* TO-DO LIST:
1/ Reproduce the passage of the talk abstracts starting at "Minimal faithful permutation representations" and ending at "with Dr. Takloo-Bighash.".
2/ Extend the listing of mathematics talk abstracts past its final sentence.

Minimal faithful permutation representations of finite groups
Neelima Borade
In this short talk we will introduce the notion of a minimal faithful permutation representation of a finite group and Cayley’s constant p(G) that measures its size. We’ll outline the history of the computation of p(G) for finite groups G and focus primarily on the case when G is a linear group. We'll end with some results for p(G) of a general linear group G based on my undergraduate paper with Dr. Takloo-Bighash.

Diamonds in Langlands Local Functoriality
Shanna Dobson
We use Scholze's "diamond" construct and Scholze and Fargue's geometrization of the local Langlands correspondence on the Fargues-Fontaine Curve to investigate Local Functoriality for p-adic groups and a concomitant diamond universal construction.

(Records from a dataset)

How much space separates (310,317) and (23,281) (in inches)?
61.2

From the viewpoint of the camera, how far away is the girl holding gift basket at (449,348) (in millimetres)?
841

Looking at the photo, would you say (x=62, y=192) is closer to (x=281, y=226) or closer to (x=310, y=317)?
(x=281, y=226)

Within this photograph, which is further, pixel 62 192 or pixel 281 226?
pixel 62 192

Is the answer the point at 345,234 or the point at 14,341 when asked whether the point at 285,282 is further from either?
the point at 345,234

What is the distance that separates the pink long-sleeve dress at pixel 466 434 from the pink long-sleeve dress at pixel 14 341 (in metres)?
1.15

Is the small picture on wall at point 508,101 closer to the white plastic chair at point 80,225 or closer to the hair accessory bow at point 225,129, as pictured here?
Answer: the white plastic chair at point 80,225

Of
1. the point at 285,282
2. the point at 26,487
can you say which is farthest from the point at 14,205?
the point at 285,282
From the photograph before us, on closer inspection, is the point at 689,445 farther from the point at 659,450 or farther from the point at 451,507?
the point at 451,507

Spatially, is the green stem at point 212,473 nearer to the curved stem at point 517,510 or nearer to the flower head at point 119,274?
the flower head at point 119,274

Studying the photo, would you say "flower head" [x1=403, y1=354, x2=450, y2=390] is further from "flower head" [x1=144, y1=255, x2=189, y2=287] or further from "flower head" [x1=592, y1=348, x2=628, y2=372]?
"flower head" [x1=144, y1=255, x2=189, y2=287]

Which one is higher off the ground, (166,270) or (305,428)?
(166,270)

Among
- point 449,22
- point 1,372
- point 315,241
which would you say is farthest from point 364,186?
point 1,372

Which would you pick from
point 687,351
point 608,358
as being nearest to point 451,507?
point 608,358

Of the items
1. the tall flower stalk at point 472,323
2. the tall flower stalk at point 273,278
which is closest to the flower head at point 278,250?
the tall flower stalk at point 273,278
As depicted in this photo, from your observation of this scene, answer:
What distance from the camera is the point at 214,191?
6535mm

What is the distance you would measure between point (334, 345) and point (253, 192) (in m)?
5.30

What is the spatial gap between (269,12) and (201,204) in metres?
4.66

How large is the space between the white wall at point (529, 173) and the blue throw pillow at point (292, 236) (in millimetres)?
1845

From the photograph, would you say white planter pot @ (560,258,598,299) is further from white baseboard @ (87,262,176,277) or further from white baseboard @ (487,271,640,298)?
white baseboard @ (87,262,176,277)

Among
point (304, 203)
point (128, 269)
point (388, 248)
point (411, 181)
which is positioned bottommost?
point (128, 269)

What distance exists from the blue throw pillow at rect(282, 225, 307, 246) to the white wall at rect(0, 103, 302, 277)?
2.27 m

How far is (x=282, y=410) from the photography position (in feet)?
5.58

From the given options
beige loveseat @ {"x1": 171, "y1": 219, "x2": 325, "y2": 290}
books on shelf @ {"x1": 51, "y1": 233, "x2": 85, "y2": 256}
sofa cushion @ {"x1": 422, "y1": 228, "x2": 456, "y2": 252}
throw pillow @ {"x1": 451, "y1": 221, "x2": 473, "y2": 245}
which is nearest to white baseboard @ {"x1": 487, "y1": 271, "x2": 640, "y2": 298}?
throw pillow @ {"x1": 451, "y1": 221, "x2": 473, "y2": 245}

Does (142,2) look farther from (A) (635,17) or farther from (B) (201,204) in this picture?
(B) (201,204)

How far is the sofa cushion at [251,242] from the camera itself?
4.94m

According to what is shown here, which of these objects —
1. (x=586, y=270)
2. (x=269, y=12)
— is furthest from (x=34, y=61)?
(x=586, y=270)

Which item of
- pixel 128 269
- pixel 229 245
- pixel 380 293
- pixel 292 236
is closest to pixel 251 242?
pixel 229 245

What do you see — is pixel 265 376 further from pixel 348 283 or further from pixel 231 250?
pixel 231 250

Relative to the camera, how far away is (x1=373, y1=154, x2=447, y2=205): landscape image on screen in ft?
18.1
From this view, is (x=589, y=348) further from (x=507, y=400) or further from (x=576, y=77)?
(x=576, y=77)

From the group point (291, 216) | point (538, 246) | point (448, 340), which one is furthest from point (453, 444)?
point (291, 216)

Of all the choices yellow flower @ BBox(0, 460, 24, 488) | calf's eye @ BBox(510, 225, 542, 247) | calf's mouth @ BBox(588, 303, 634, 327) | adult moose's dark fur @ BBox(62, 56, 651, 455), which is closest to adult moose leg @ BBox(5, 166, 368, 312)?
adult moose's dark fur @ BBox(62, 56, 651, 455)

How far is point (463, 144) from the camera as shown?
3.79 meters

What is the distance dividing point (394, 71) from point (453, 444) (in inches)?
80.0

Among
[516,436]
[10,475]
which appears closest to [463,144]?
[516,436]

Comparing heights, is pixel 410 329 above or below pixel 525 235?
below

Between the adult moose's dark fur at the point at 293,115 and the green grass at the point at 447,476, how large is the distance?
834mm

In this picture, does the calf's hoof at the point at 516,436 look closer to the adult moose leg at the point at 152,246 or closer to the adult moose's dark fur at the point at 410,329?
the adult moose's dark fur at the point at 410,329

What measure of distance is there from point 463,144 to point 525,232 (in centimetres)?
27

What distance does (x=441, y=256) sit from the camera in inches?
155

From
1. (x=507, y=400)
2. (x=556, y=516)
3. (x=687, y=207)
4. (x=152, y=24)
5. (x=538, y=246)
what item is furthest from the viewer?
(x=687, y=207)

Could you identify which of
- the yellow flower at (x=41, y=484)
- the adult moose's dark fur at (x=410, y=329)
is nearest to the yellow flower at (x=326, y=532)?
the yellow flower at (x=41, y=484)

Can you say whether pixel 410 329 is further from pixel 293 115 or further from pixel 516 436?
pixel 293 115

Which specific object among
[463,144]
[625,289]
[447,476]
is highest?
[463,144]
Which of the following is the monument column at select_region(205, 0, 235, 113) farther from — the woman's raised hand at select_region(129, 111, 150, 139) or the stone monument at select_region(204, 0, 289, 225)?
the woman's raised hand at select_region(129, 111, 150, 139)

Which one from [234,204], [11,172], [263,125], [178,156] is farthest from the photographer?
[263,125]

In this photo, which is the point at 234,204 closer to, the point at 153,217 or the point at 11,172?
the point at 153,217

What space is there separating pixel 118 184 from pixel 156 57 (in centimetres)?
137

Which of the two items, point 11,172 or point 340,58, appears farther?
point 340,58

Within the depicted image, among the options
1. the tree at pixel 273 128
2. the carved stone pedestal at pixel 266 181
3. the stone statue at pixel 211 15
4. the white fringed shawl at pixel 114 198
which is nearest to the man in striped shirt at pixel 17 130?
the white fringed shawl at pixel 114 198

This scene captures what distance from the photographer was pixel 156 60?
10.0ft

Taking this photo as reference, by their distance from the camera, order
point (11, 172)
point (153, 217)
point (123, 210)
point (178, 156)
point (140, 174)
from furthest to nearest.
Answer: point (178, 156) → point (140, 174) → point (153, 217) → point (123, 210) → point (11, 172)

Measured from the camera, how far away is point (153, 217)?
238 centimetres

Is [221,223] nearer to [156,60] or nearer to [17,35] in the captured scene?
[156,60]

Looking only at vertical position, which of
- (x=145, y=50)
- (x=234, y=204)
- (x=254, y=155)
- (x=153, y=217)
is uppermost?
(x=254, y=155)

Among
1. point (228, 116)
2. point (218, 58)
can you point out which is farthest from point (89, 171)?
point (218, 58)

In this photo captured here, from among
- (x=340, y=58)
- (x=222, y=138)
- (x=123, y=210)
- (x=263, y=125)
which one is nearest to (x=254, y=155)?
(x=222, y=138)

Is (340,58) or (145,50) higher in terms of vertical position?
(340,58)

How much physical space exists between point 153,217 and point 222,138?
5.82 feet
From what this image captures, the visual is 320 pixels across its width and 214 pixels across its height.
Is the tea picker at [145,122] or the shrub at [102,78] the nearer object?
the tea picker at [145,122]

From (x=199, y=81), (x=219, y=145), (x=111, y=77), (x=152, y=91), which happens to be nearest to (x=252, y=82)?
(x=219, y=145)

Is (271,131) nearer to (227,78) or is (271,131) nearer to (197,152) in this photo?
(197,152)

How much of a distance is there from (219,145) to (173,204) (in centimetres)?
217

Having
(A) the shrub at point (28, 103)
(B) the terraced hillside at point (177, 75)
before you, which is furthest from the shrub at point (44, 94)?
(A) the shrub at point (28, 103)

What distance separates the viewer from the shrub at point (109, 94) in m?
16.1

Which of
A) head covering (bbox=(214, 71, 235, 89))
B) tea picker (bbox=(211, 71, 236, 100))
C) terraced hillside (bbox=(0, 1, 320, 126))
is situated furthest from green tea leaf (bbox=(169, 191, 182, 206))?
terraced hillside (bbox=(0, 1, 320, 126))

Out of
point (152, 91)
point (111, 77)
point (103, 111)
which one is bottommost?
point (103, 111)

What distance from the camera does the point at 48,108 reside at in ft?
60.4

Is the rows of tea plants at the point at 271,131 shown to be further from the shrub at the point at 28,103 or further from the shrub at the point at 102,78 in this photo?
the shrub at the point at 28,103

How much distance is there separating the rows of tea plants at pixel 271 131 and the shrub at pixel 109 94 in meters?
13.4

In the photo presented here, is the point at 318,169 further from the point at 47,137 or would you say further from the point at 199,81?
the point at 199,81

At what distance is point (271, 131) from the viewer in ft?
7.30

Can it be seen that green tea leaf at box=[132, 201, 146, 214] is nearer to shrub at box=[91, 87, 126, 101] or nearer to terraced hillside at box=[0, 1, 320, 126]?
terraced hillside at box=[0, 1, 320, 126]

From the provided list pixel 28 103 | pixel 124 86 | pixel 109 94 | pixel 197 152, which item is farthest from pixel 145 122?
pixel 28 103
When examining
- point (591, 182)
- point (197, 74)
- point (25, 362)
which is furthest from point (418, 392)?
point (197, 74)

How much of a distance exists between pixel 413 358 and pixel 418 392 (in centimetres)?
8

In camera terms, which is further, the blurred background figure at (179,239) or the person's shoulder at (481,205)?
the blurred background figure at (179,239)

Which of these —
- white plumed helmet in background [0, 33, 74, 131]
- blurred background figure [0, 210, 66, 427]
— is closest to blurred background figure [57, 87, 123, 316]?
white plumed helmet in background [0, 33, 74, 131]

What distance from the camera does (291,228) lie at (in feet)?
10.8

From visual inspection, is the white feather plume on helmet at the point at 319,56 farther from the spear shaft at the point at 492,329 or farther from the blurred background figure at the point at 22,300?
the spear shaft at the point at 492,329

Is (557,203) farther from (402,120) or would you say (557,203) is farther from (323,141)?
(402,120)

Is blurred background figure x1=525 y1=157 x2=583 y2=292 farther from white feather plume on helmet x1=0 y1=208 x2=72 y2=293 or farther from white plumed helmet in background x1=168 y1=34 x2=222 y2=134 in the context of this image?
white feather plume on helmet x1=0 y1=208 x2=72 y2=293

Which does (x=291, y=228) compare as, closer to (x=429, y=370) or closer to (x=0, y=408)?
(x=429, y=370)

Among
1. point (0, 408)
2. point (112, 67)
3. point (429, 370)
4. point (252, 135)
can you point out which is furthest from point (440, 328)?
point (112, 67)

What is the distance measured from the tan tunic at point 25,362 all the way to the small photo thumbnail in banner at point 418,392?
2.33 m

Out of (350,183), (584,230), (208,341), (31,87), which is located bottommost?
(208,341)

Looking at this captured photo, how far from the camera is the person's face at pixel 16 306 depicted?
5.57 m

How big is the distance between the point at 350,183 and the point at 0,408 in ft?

* TASK ANSWERS:
1/
Minimal faithful permutation representations of finite groups
Neelima Borade
In this short talk we will introduce the notion of a minimal faithful permutation representation of a finite group and Cayley’s constant p(G) that measures its size. We’ll outline the history of the computation of p(G) for finite groups G and focus primarily on the case when G is a linear group. We'll end with some results for p(G) of a general linear group G based on my undergraduate paper with Dr. Takloo-Bighash.

2/
Tate's thesis and 3d mirror symmetry
Justin Hilburn
Geometric local Langlands for the multiplicative group G_m, as proved by Beilinson and Drinfeld, is the identification of the monoidal category of D-modules on the loop group G_m((t)) with with the category of coherent sheaves on the moduli space of G_m local systems on the punctured formal disc. This can be thought of as an infinite dimensional version of the Mellin transform. In joint work with Sam Raskin, I gave a coherent description of the D-mod(G_m((t)))-module category of D-modules on the loop space A*1((t)). This can be thought of as a geometric version of Tate's thesis. If time permits I will explain the statement of this result and how it is related to the physics of 3d mirror symmetry.

Singularities of a modification of the Grothendieck-Springer resolution
Mee Seong Im
I will introduce the extended Borel moment map, which is related to the Springer resolution and the Grothendieck-Springer resolution. The affine quotient of this map has interesting singular locus, which is intimately related to the Hilbert-Chow morphism. I will describe all the important objects mentioned in this abstract, and provide reasons why it is important to study the singular locus of this map.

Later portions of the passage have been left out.